As far as fanbases go, ours isn’t the most unreasonable out there. But experiencing what we had with Pochettino, it’s unrealistic to expect our anticipation levels to have not risen in the manner they did. The things we ask for, our club non-negotiables (effort, flair, attacking potency and a sense of aspiration) were not only being matched, but exceeded. Unfortunately, it had all come too soon, and was built on temporary foundations. With a squad run into the ground, a freshness in both legs and minds missing, a time came – and passed – for that beloved team to be broken up and started anew.
That dial on the fridge wasn’t turned, and things turned sour.
There are still lots of people who dislike Levy and ENIC for prioritising infrastructure and putting the club in a position to compete long-term without risking financial ruin over spending more in the transfer market and maybe sneaking a few more cups and possibly a league title. Tottenham is a club that advertises the game being about glory, and to some, there is more glory in punching up than there is taking the time to make it a fairer fight.
A battle of ideology, it’s not a simple conundrum to solve and essentially boils down to this: are you the type of person who just wants the chance to win one title now, or do you have the willing to indulge the ownership in exchange for sustained success in the future? But that isn’t an argument we’re going to be able to settle now.
Tottenham are, for the most part, still reeling from those missed opportunities and false starts. Levy made a bet that Mourinho would be able to get more from his squad than Pochettino seemed willing to attempt to any longer, and what happened happened.
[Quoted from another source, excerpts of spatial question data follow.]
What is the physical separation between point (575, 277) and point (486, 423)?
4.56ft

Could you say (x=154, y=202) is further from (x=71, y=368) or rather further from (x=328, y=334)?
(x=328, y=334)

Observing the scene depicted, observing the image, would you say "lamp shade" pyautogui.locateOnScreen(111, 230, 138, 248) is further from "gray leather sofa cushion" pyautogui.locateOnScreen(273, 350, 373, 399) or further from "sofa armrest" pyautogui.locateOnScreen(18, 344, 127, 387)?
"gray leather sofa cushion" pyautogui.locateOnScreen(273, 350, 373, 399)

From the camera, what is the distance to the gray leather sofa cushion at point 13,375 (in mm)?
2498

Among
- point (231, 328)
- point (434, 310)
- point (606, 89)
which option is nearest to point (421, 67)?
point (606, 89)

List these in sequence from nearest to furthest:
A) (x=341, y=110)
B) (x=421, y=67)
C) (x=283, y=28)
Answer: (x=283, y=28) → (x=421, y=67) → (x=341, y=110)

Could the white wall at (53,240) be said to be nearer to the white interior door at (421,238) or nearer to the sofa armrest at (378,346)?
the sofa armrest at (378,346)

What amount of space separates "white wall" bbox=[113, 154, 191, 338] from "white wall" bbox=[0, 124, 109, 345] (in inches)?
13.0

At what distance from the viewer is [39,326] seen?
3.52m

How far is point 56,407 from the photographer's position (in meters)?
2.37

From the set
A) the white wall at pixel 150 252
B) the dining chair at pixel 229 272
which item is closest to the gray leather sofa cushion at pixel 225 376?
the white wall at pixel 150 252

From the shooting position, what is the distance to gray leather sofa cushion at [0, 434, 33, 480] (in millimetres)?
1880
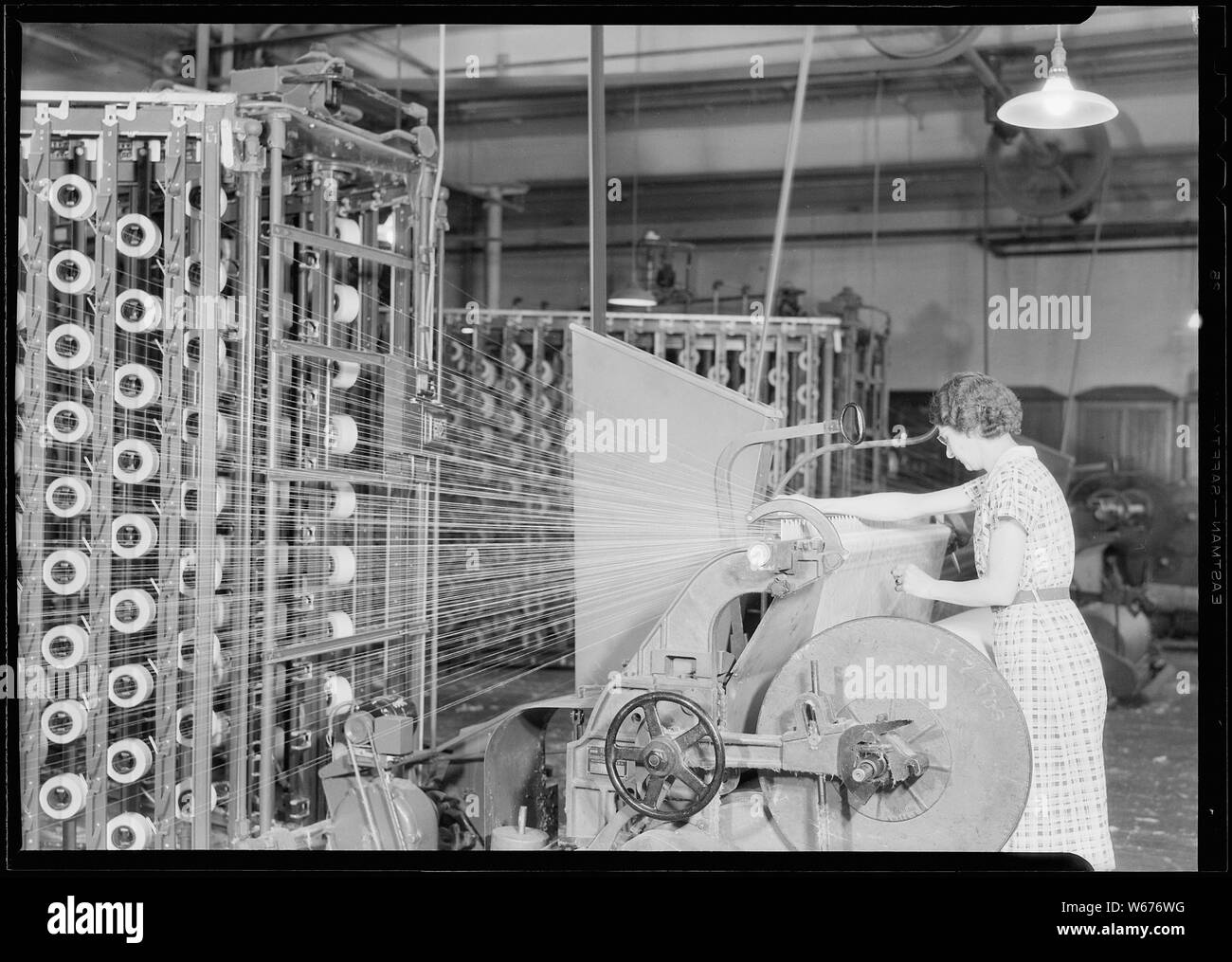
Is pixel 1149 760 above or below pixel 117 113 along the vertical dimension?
below

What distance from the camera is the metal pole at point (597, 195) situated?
11.5ft

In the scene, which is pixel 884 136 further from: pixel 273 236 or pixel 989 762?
pixel 989 762

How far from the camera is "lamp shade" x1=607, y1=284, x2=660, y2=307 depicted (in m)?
8.06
The wrong horse was backed, it seems.
Non-performances in matches like Arsenal away and losing 3-0 in spectacularly bad fashion against seemingly poor opposition in the Europa League are wholly unacceptable regardless of the situation, and Mourinho deserves to take his share of the blame for that. The result and performance against Zagreb was so bad that, in truth, he should answer for it with his job. Levy is a man who has sacked many, many men for much, much less.
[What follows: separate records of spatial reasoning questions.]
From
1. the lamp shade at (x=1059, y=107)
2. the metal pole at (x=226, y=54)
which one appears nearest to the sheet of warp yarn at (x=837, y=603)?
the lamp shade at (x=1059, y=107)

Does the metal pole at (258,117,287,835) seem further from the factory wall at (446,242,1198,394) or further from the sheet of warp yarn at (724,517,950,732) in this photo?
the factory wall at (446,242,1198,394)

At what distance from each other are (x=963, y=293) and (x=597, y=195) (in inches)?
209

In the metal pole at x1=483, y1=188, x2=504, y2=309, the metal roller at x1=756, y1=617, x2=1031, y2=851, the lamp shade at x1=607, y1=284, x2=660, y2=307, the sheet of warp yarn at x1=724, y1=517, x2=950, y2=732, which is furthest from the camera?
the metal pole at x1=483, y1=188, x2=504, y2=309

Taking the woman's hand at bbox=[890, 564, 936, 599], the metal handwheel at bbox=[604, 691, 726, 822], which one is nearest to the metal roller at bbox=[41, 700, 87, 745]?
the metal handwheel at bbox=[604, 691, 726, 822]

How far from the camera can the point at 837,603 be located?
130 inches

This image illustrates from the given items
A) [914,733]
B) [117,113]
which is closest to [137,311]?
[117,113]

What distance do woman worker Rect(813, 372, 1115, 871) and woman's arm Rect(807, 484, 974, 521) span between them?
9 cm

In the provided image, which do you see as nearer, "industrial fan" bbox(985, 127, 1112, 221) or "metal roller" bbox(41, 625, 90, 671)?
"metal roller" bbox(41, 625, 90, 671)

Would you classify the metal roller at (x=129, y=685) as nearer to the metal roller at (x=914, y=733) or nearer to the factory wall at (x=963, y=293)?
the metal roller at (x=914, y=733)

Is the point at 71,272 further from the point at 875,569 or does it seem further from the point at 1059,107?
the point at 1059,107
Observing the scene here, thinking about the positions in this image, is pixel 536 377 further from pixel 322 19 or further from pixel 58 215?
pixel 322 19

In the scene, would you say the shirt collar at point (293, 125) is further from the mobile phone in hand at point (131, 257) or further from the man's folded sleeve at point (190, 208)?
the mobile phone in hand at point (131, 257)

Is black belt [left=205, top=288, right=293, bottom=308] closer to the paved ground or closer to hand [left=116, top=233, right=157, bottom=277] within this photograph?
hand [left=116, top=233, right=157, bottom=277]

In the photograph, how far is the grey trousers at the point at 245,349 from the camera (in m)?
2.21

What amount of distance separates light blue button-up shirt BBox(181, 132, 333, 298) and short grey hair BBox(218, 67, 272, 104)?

But will that fix Tottenham overnight? No, it won’t. Nor will a new manager with this same set of players. That’s just another bottle of milk waiting to turn in a fridge that isn’t cold enough.
With no disrespect to clubs further down the pyramid fighting for their futures and purely in the prism of top-flight elite football, safe in the knowledge that this comes with a healthy serving of first-world problems: Tottenham have had their legs cut out from underneath them more than most during the pandemic. That masterplan Levy had devised for his new money-spinning stadium – what with concerts, multiple NFL events, Anthony Joshua fights, weddings, bar mitzvahs, Sky Walks and stadium tours – has been sat in abeyance for over a year. His chance to take all of that and let loose in the transfer market in a manner Pochettino could only have dreamt of has been robbed from him and, as a result, his club are in a holding pattern of misery.
Tottenham have a squad that needs to be culled in a ruthless, emotionless manner, and they need reinvestment, fresh faces and a new sense of purpose and project that has been beyond them since Moussa Sissoko dared to have limbs in the Champions League final. As a result of the current malaise, they are in serious risk of losing their most important players, and finding themselves in a position of almost pre-Pochettino level existential crisis.
Levy will not risk the financial security of his business to achieve this, but he might want to toe that line much closer and push those boundaries much harder than he has done previously. If not, he risks finding the ready-made superclub for sale he’s dedicated two decades to building a much more difficult proposition to shift than it might’ve been otherwise.